[Discussion] Swift Prometheus Implementation

SwiftPrometheus - Prometheus Metrics in Swift

Package Description

Prometheus client side implementation.

Package Name SwiftPrometheus
Module Name Prometheus & PrometheusMetrics
Proposed Maturity Level Sandbox
License Apache 2.0
Dependencies swift-nio > 1.0.0 - swift-metrics > 1.0.0

Introduction

For a background on metrics see the metrics proposal discussion and feedback thread.

Prometheus is one of the most widely used libraries for metrics in the serverside world. SwiftPrometheus is a client side implementation in Swift, with the ability to use it both connected to & separately from swift-metrics.

Motivation

With Prometheus being one of the most widely used metric reporting tools, it's a buildstone that can not be left out in a serverside ecosystem. This package is created for everyone to use & build upon for their metric reporting.

Detailed design

SwiftPrometheus works around one base class PrometheusClient and some metric types around it. The prometheus metric types are:
(from the prometheus docs)

  • Counter - A counter is a cumulative metric that represents a single monotonically increasing counter whose value can only increase or be reset to zero on restart.
  • Gauges - A gauge is a metric that represents a single numerical value that can arbitrarily go up and down.
  • Histogram - A histogram samples observations (usually things like request durations or response sizes) and counts them in configurable buckets. It also provides a sum of all observed values.
  • Summary - Similar to a histogram , a summary samples observations (usually things like request durations and response sizes). While it also provides a total count of observations and a sum of all observed values, it calculates configurable quantiles over a sliding time window.
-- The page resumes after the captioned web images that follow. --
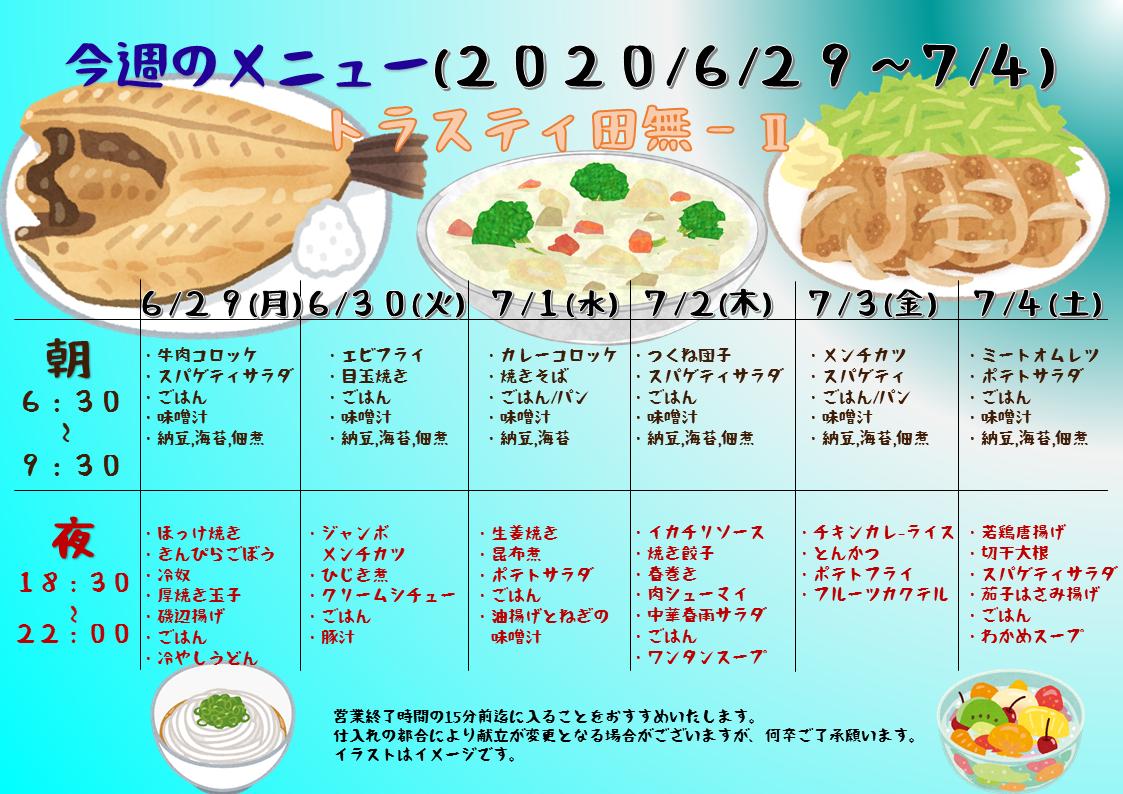2020年6月29日~7月4日のトラスティ田無2のメニュー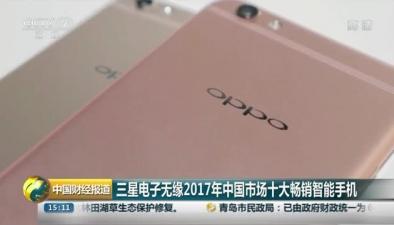 三星電子無緣2017年中國市場十大暢銷智能手機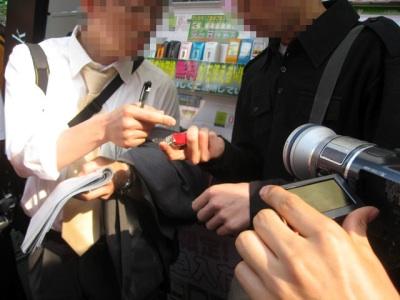 Otaku interrogado dos horas por llevar navaja 折り畳みナイフ所持で2時間職務質問 Otaku interrogated for 2 hours for carrying a Swiss knife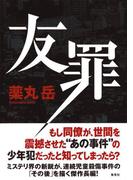 友罪【電子特別版】(集英社文芸単行本)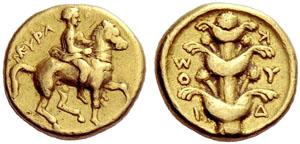Monnaie Cyrène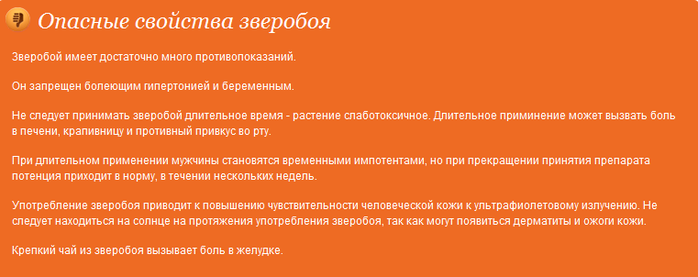 5239983_zveroboi_opasnoe (700x277, 109Kb)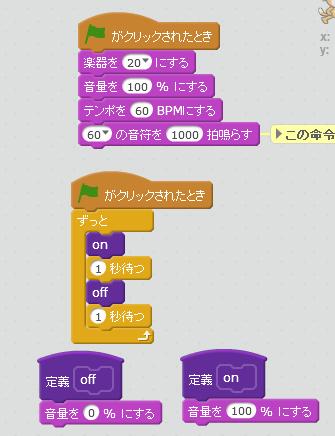 プログラミング1.png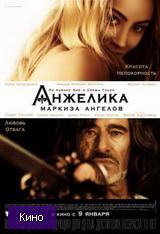 Скачать  Анжелика, маркиза ангелов 2014 фильм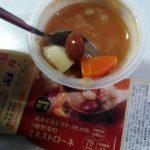 野菜を食べるレンジカップスープは簡単便利なので朝の忙しいときや帰りが遅いときに重宝します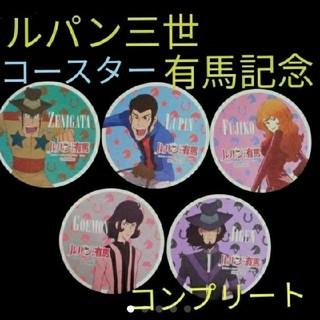 JRA コラボ  ルパン三世 コースター コンプリートセット(キャラクターグッズ)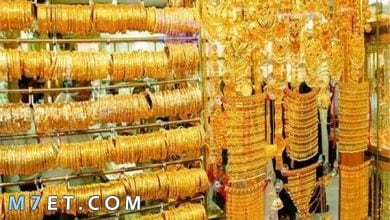 Photo of سعر صرف الذهب في سوريا لحظة بلحظة
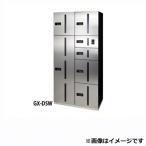 田島メタルワーク マルチボックス MULTIBOX GX-5 下段タイプ リターンボックス ステンレス 『集合住宅用宅配ボックス マンション用』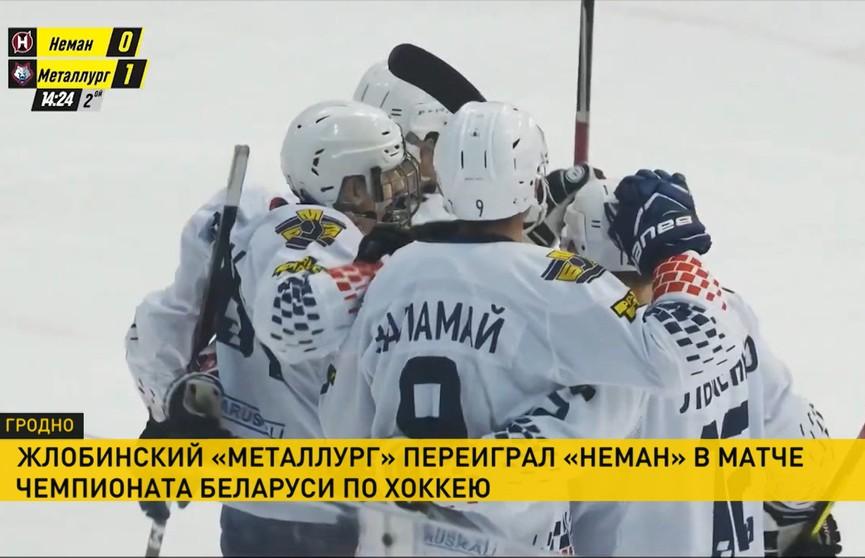 «Металлург» разгромил «Неман» в чемпионате Беларуси по хоккею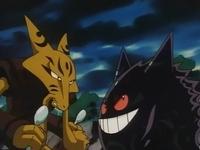 Archivo:EP074 Alakazam y Gengar gigantes.jpg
SwiftPrometheus provides fully featured implementations for all of them, including a thin wrapper around them for integration with swift-metrics.

API Layout

Below section will lay out the public API of this package. For the internal APIs I would suggest you to read through the code on GitHub :smile:. This section is split up into two parts, using this library standalone, or using it integrated with the swift-metrics package.

Without swift-metrics

To get started, initialise an instance of PrometheusClient

let myProm = PrometheusClient()

Once done, you can use the create* APIs to create any of the above described metric types.
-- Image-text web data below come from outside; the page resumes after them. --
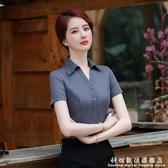 襯衣女春季新款上衣夏薄款短袖黑藍灰白色襯衫職業正裝工作服 聖誕節免運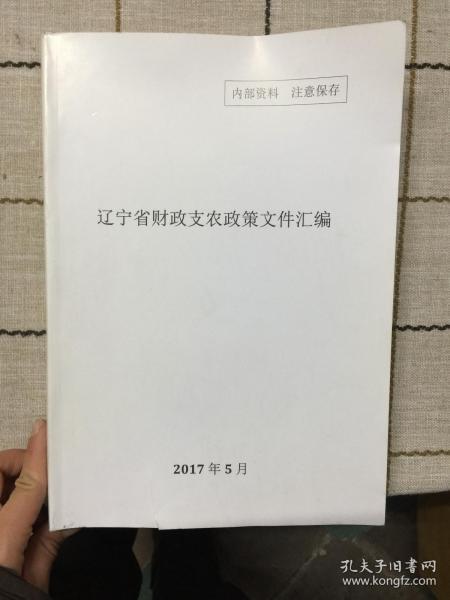 辽宁省财政支农政策文件汇编   2017   5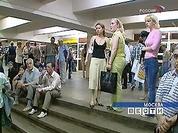 Massive blackout paralyzes Moscow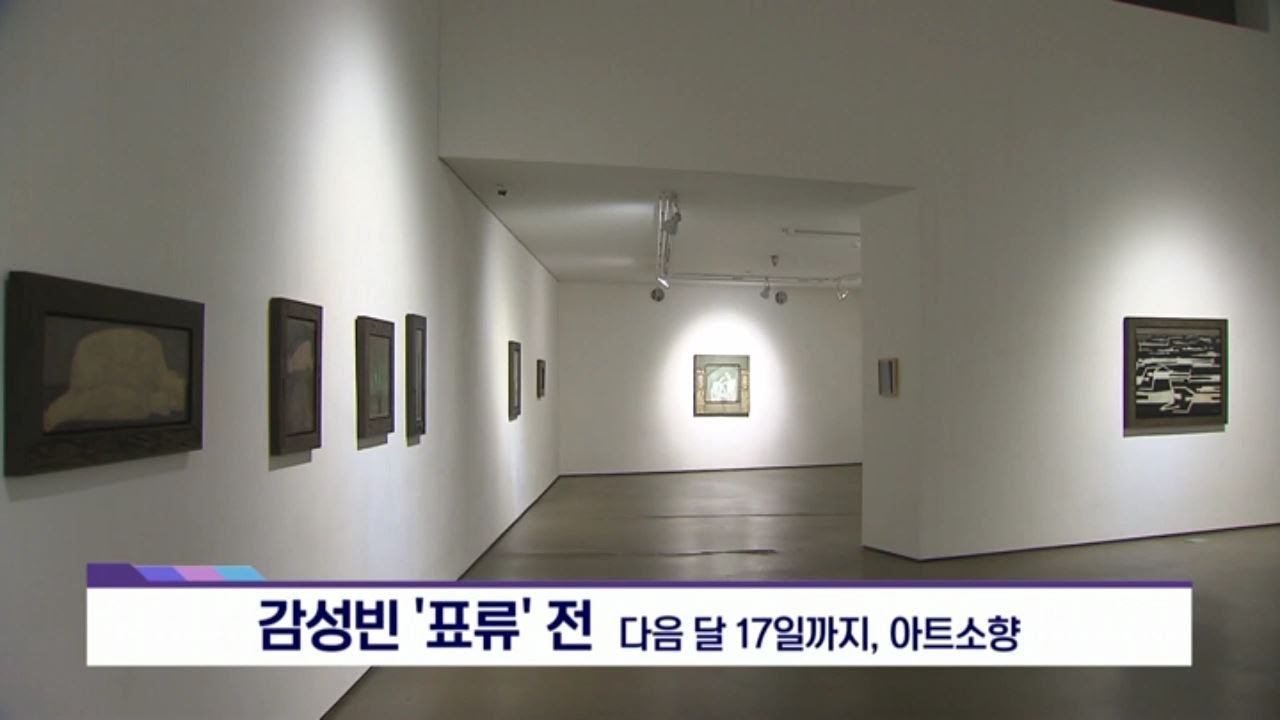 Gam Seong-bin: Drift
// MetricLabels is a helper type used to add labeled metrics.
struct MyCodable: MetricLabels {
   var thing: String = "*"
}

// - Counter
let counter = myProm.createCounter(forType: Int.self, named: "my_counter", helpText: "Just a counter", initialValue: 42, withLabelType: MyCodable.self)

counter.inc() // Increment by one
counter.inc(12) // Increment by a value
counter.inc(12, labels: MyCodable(thing: "test")) // Increment a labeled counter

// - Gauge
let gauge = myProm.createGauge(forType: Int.self, named: "my_gauge", helpText: "Just a gauge", initialValue: 42, withLabelType: MyCodable.self)
gauge.inc() // Same APIs as Counter
gauge.dec() // Same APIs as `inc()` but reversed.
gauge.set(42) // Set the gauge to a specific value

// - Histogram
// Histograms use special labels, different than the Counter & Gauge
struct HistogramLabels: HistogramLabels {
   var le: String = ""
   let route: String

   init() {
       self.route = "*"
   }

   init(_ route: String) {
       self.route = route
   }
}

let histogram = myProm.createHistogram(forType: Double.self, named: "my_histogram", helpText: "Just a histogram", labels: HistogramLabels.self)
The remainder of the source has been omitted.